* Given text
Route information
- Maintained by MaineDOT
- Length: 68.09 mi (109.58 km)
- Existed: 1954–present

Major junctions
- South end: SR 8 / SR 11 / SR 27 in Sidney
- SR 11 / SR 137 in Oakland; US 201 in Fairfield; US 2 in Canaan;
- North end: SR 6 / SR 15 / SR 16 in Guilford

Location
- Country: United States
- State: Maine
- Counties: Kennebec, Somerset, Penobscot, Piscataquis

Highway system
- Maine State Highway System; Interstate; US; State; Auto trails; Lettered highways;
| ← SR 22 |  | → SR 24 |

= Maine State Route 23 =

State highway in Maine, US

State Route 23 (abbreviated SR 23) is part of Maine's system of numbered state highways, running 68.09 mi from Sidney to Guilford. It is located in the south-central part of the state, running from southwest to northeast, roughly parallel to Interstate 95 for its entire length.

* Exercise task 1
Counting with case taken into account, how many lines of the entries contain the word "frame"? Give only the number.

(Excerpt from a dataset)
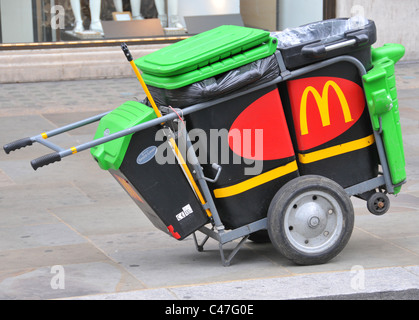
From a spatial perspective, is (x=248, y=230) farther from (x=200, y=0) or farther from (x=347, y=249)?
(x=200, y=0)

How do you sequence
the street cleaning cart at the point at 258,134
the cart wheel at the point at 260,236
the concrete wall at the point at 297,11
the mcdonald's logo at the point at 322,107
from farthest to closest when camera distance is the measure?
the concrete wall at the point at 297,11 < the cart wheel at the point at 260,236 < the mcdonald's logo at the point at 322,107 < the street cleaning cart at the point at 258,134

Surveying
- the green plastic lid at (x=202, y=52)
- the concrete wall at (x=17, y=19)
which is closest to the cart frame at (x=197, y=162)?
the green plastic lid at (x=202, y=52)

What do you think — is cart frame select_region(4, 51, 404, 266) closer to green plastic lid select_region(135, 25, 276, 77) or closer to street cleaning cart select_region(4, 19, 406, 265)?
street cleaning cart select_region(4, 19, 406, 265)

* Exercise task 2
Which counties does the text on Maine State Route 23 list?

* Written answer 1
2

* Written answer 2
Kennebec, Somerset, Penobscot, Piscataquis